Last weekend (yes, I'm behind), I wanted to make a deliciously sweet and fruity breakfast. I thumbed through a beautiful cookbook and found just what my belly wanted. A massive pancake you bake! Yes, please. The original recipe (found in The Farm Chicks in the Kitchen's book) makes this with apples, but I had fresh peaches and way too many strawberries, so I decided to adapt the recipe to incorporate these light, juicy, summer fruits.
Ingredients. |
Looks like summer! |
This is a three-step process of baking, but super-easy. This is after Step 2 of the baking process. |
Ugly but yummy. |
Perfect drizzled with a little maple syrup. |
Are you interested in making this? I sure hope so! Here's the recipe, again, adapted from The Farm Chicks in the Kitchen:
What you'll need-
A 9-inch glass pie plate (I used a ceramic pie plate and it was fine)
Blender or food processor
1/4 c unsalted butter
1/4 c packed brown sugar
1 t ground cinnamon
approx. 1 c fruit (sliced/diced if big)
5 large eggs
1/2 c milk
1/2 c all-purpose flour
pinch of salk
maple syrup
How-to-
1. Heat oven to 425F.
2. While preheating the oven, place the butter, brown sugar, and cinnamon in the glass pie plate. Stick the pie plate in the oven until the butter is nice and bubbly (5-7 mins). Then, remove from oven.

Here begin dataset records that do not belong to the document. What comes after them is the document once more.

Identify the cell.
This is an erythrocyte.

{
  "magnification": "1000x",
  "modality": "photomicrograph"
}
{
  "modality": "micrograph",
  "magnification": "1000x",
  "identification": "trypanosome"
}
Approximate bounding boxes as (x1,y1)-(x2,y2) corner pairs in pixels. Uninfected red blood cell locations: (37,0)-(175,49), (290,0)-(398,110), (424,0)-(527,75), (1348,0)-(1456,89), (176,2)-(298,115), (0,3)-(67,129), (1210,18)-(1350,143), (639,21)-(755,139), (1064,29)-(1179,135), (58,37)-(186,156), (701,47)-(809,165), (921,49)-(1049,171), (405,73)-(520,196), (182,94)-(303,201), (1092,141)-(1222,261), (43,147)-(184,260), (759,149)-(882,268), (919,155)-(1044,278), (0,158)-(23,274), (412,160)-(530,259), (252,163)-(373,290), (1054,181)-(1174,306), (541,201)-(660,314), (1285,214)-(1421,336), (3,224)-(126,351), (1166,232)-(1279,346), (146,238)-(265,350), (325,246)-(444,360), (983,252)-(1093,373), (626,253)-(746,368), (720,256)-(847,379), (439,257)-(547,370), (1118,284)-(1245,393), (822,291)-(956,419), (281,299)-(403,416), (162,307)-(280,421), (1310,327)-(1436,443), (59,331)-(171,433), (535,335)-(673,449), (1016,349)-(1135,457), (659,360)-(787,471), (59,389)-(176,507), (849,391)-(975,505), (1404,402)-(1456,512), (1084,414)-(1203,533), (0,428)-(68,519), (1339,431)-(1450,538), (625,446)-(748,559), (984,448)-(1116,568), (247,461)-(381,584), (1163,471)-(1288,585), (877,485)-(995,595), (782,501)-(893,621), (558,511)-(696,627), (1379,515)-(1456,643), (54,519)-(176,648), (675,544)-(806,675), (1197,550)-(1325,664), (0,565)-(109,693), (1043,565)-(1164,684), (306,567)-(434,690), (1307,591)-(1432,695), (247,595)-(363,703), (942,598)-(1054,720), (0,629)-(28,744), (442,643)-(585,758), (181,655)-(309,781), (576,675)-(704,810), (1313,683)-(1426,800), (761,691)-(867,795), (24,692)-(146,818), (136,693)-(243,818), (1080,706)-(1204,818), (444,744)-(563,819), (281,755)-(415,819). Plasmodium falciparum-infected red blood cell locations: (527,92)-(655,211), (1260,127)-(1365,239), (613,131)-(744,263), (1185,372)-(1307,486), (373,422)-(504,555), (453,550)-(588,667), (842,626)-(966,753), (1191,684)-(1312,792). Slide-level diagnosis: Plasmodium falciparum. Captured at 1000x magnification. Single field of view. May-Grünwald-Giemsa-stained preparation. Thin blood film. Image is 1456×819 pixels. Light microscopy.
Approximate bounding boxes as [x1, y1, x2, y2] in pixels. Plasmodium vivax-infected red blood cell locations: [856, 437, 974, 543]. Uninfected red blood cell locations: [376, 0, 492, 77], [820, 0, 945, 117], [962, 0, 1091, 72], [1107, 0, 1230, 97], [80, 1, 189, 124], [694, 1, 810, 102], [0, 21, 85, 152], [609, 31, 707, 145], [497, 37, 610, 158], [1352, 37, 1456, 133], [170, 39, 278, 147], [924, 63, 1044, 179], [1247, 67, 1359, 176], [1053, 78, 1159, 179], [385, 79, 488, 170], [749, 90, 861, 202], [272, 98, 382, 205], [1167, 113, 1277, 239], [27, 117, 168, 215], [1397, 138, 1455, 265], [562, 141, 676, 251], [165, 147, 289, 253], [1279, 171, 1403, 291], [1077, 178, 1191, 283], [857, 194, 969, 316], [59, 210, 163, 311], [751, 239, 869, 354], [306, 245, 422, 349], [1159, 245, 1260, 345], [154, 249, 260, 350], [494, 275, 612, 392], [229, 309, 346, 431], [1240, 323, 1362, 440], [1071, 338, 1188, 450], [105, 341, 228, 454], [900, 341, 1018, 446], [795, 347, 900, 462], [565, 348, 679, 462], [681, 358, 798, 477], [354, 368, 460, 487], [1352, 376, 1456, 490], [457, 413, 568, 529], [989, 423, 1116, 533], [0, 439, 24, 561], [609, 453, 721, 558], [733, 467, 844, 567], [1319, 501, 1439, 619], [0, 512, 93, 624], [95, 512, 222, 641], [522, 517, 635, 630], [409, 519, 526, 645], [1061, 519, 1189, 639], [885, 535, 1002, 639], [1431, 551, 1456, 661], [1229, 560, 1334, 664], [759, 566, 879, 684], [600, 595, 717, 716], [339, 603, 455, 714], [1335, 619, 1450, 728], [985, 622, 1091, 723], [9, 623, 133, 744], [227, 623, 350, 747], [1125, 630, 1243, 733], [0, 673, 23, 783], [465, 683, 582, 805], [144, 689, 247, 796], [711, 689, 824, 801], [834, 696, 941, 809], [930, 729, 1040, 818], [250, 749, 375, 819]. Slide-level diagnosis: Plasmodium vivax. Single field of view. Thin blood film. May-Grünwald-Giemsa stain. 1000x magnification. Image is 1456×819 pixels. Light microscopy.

3. Stir in your fruit slices, mix well. Return to oven for another 2-3 mins.
4. In your blender or food processor, mix eggs, milk. flour, and salt until these ingredients are frothy, but don't overmix (1 min).
5. Take out your pie plate from the oven, pour the blended egg mixture into the pie plate, and bake until the pancake is puffy and set (approx. 20 mins).
6. Serve it up with some syrup, and enjoy!